● QUOTED PASSAGE:

[BEGIN]

Share Counting. The aggregate number of shares of common stock available under the Incentive Plan will be reduced by one Common Share for every one Common Share subject to an Incentive Plan award. Subject to certain exceptions described in the Incentive Plan, if any Incentive Plan award is canceled or forfeited, expires or is settled for cash (in whole or in part), the shares of common stock issued or transferred pursuant to, or subject to, the award (as applicable) will again be available for issuance or transfer under the Incentive Plan.
The Incentive Plan further provides that the following shares of common stock will not be added (or added back, as applicable) to the aggregate number of shares of common stock available under the Incentive Plan:
shares of common stock tendered or otherwise used in payment of the exercise price of a stock option granted under the Incentive Plan;
shares of common stock withheld by us to satisfy a tax withholding obligation; or
shares of common stock reacquired by the Company on the open market or otherwise using cash proceeds from the exercise of stock options granted under the Incentive Plan.
Further, if an Incentive Plan participant has elected to give up the right to receive compensation in exchange for shares of common stock based on fair market value, such shares of common stock will not count against the aggregate number of shares of common stock available under the Incentive Plan.
Shares of common stock issued or transferred pursuant to Incentive Plan awards in substitution for or in conversion of, or in connection with the assumption of, awards held by awardees of an entity engaging in a corporate acquisition or merger with us or any of our subsidiaries may be available for certain Incentive Plan awards. The same would apply for shares available under certain plans that we or our subsidiaries may assume from another entity in connection with corporate transactions. In either case, such shares will not reduce the number of shares available for issuance under the Incentive Plan or be added to the share limits under the Incentive Plan if such award is canceled or forfeited, expires or is settled for cash (in whole or in part).
Types of Incentive Plan Awards. Under the Incentive Plan, we may grant stock options (including “incentive stock options” as defined in Section 422 of the Code), stock appreciation rights (“SARs”), restricted shares, restricted stock units (“RSUs”), cash incentive awards, performance shares, performance units and certain other awards based on or related to our common stock. The Incentive Plan will permit the Compensation Committee to grant awards that both are and are not intended to qualify as “qualified performance-based compensation” under Section 162(m) of the Code. The Incentive Plan also provides that awards may be granted subject to certain terms and provisions, including the
2017 Proxy Statement | 56 | |
achievement of certain specified management objectives. Additionally, such terms and provisions may include required periods of continuous service by the participant and may provide for the earlier exercise or vesting, including in the case of retirement, death or disability of the participant or in the event of a Change in Control.
In connection with the Spin-Off, the Board authorized “replacement awards” of Company stock options and restricted shares under the Incentive Plan to replace like awards granted to CSWC Award Recipients prior to the Spin-Off.

[END]

● STATED PROBLEM 1:
In the Incentive Plan passage, what types of awards may be granted under the plan? List every one.
● STATED PROBLEM 2:
According to the Incentive Plan passage, by how much is the aggregate number of available shares reduced for each Common Share subject to an award?
● STATED PROBLEM 3:
Pick up the Incentive Plan passage right after its final sentence and continue it.

● GIVEN MATERIAL:
[BEGIN]

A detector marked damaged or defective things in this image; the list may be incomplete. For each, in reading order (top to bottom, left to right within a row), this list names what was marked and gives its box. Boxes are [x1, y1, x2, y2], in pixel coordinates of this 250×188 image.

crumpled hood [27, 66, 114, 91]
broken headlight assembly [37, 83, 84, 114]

[END]

● FINAL ANSWER 1:
- Stock options, including incentive stock options as defined in Section 422 of the Code
- Stock appreciation rights (SARs)
- Restricted shares
- Restricted stock units (RSUs)
- Cash incentive awards
- Performance shares
- Performance units
- Certain other awards based on or related to the common stock

● FINAL ANSWER 2:
It is reduced by one Common Share for every one Common Share subject to an award.

● FINAL ANSWER 3:
Stock Options. A stock option is a right to purchase shares of common stock at a given price upon exercise of the right. Incentive Plan stock options may consist of either an incentive stock option, a non-qualified stock option that is not intended to be an “incentive stock option” under Section 422 of the Code, or a combination of both. Incentive stock options may only be granted to employees of the Company or its subsidiaries. Incentive stock options and non-qualified stock options must have an exercise price per share that is not less than the fair market value of a Common Share on the date of grant, except in the limited instances of (1) “replacement awards” and (2) certain awards issued in substitution for, conversion of, or connection with an assumption of stock options held by awardees of an entity engaging in a corporate acquisition or merger with us or any of our subsidiaries. The term of a stock option may not extend more than ten years after the date of grant.
Each grant will specify the form of consideration to be paid to satisfy the exercise price, which could include (1) cash, check, or wire transfer; (2) a transfer of shares of common stock owned by the participant to the Company; (3) net exercise arrangements; (4) a combination of the foregoing; or (5) such other methods as may be approved by the Compensation Committee. To the extent permitted by law, any grant may provide for “cashless exercise”, where payment of the exercise price is deferred and satisfied from the sale proceeds of some or all of the shares to which the exercise relates. Incentive Plan stock options may not provide for dividends or dividend equivalents. The exercise of a stock option will result in the cancellation on a share-for-share basis of any Tandem Appreciation Right (as defined below).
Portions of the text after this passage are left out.